John Adams et certains des autres dirigeants de la révolution américaine connaissaient le secret de Mercy Otis Warren. À une époque où peu de femmes pouvaient le faire, Warren a apporté sa propre voix à la cause de la liberté. Ses satires perçantes des autorités britanniques, publiées dans les journaux de Boston à partir de 1772, avaient préparé les colons à la rupture définitive avec leur mère patrie. Adams l'appelait «la femme la plus accomplie d'Amérique» - bien que lui aussi sentirait plus tard l'aiguillon de son stylo. D'autres pères fondateurs ont également célébré son écriture quand elle a commencé à publier sous son propre nom en 1790. Poète, dramaturge et historienne, elle est l'une des premières femmes américaines à avoir écrit principalement pour la publication.

Mercy, sœur cadette de James Otis, principal défenseur des droits des colons dans les années 1760 à Boston, était une fille livresque à une époque où de nombreuses filles n’avaient jamais acquis un minimum d’alphabétisation. Son père, James père, a encouragé sa curiosité. Elle a demandé à participer lorsque ses frères ont lu à haute voix et ont pris la place de son deuxième frère aîné pendant les cours avec leur oncle, un ministre local. Alors que James était étudiant à Harvard, il rentrait chez lui et lui racontait ses études, en particulier les théories politiques de John Locke. Elle a lu avec passion: Shakespeare et Milton, la littérature grecque et romaine, les pièces de théâtre en traduction de Molière, Histoire du monde de Sir Walter Raleigh. À 14 ans, elle a rencontré son futur mari, James Warren, lors de la remise des diplômes de son frère à Harvard. Ils se sont mariés en 1754 à 26 et 28 ans, respectivement. Tout en élevant cinq enfants, elle a commencé à écrire des poèmes privés sur la famille et la nature.
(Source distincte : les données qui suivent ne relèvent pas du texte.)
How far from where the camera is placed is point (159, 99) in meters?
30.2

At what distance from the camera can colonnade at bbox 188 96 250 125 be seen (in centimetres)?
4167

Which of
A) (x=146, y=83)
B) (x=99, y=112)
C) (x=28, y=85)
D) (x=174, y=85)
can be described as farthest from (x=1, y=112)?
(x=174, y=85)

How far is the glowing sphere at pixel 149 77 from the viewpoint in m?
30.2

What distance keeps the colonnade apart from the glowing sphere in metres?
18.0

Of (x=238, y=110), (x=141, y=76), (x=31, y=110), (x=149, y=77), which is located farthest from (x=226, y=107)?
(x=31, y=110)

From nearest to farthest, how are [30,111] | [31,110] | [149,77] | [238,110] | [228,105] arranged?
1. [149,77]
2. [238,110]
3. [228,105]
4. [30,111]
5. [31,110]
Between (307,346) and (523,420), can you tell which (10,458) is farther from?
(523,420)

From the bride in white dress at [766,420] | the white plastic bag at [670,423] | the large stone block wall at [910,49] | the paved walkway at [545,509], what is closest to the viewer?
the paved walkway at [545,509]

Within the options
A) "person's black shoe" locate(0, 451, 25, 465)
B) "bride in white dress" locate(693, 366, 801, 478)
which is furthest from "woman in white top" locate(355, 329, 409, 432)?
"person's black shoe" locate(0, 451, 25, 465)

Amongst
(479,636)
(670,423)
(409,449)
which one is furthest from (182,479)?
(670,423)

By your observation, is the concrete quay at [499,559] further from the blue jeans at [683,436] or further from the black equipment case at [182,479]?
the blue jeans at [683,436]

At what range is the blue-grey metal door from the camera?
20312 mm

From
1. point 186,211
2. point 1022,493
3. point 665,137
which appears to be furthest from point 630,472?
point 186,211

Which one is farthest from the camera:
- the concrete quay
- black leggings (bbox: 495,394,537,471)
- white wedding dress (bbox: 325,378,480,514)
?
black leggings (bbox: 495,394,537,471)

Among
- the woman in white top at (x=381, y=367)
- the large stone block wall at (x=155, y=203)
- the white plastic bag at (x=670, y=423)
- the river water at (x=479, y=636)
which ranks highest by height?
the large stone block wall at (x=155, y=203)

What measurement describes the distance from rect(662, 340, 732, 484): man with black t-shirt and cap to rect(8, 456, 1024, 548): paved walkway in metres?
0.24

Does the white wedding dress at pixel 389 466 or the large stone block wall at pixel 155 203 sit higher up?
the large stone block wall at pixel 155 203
Dans les années 1760, la maison des Warrens à Plymouth devint un lieu de rencontre pour des patriotes partageant les mêmes idées. Son mari a rejoint son frère à la législature du Massachusetts. Ensemble, ils se sont opposés au gouverneur colonial, Thomas Hutchinson. Mais la carrière de James Otis fut interrompue en 1769, quand un douanier britannique se cogna la tête avec une canne lors d'une bagarre dans un bar et le traumatisme l'enfonça dans une maladie mentale.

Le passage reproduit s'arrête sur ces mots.